**Text shown**:
= = = = =

When it comes to small-cap stocks, there definitely is a right way to do so. The key to analyzing small-cap stocks and whether they are a good fit for your portfolio lies in thorough research. Essentially, no stone should be left unturned when considering investing in small-cap—you must know how to research small-cap stocks. The main components of analyzing small-cap stocks the right way are the following: knowing the risks of investing in small-caps, searching for market shifts, looking at past indicators, recognizing the market cycle, and following the experts.
Know the Risks of Small-Cap Investing
All investments come with their risks, but small-caps may just be the riskiest of them all. Because they do not have as much financial cushioning and resources as large-cap companies, small-caps are more susceptible to failure during harsh economic conditions. Along with vulnerability to economic downturns, small-cap companies are typically in their expansion phase, which means that there will be volatile price swings in their stocks. Investing in a small-cap comes with risks of significant losses; they are by no means something that investors would call a “safe” investment. However, these risks can be managed and losses can be offset.
Being cognizant of the risks that small-caps carry with them is an important factor in determining whether you choose to proceed with investing in them or not. These risks can be managed and lowered when you do the proper research. For example, investing in a small-cap with past indicators of solid growth carries less risk than investing in one with little to no growth.

= = = = =

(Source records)

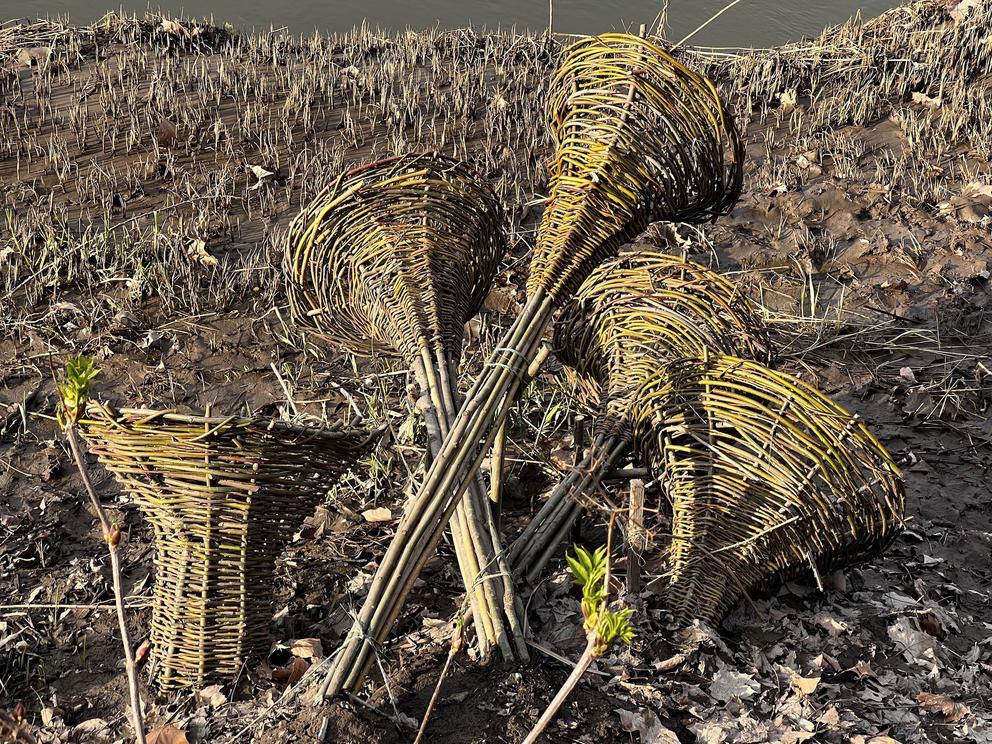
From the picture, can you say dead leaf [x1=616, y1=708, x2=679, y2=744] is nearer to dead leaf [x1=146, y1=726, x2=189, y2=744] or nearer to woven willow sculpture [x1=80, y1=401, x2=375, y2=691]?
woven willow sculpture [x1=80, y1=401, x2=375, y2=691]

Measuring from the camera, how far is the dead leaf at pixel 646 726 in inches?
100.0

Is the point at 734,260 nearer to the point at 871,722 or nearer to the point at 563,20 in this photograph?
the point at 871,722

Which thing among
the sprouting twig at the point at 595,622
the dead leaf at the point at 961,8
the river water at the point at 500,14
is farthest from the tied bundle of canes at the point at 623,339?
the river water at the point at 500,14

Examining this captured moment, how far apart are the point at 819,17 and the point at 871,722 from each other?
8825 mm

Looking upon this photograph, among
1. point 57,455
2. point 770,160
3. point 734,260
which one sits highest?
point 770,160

= = = = =

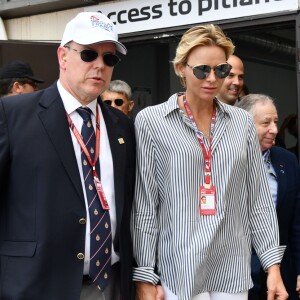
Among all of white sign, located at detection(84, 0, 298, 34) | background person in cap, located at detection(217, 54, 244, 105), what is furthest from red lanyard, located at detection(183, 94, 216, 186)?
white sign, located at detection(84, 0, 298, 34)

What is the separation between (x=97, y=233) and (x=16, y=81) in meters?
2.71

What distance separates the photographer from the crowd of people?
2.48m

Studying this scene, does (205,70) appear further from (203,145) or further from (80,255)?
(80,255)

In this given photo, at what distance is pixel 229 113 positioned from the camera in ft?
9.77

= = = = =

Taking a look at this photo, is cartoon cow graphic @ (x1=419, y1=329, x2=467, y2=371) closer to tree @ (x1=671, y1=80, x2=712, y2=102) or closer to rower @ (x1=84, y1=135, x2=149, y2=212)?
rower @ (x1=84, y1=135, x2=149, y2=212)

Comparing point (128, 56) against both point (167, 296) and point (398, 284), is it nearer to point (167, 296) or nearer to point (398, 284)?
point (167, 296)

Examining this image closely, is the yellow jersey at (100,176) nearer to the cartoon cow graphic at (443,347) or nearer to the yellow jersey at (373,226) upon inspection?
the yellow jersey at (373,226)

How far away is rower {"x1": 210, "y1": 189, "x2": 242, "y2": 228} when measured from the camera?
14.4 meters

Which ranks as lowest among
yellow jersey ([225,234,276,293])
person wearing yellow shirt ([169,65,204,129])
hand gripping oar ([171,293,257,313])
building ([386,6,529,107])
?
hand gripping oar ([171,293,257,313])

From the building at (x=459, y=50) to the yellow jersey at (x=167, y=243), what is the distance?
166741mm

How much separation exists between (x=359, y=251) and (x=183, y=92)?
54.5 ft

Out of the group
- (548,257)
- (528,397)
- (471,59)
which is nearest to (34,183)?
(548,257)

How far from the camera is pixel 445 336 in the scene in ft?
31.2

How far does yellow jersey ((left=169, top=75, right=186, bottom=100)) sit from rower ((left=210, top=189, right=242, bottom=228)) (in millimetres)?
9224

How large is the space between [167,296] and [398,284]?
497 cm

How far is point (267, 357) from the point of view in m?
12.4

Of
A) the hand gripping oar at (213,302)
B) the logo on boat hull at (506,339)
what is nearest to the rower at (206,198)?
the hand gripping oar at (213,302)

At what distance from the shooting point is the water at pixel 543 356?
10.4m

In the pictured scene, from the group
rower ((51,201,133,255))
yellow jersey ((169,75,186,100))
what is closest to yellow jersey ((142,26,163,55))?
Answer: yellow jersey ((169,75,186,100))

= = = = =

**Task objective**: Revise the small-cap investing text, starting at "Being cognizant of" and stopping after "to no growth.", with "proper research" changed to "careful research".

**Task result**:
Being cognizant of the risks that small-caps carry with them is an important factor in determining whether you choose to proceed with investing in them or not. These risks can be managed and lowered when you do the careful research. For example, investing in a small-cap with past indicators of solid growth carries less risk than investing in one with little to no growth.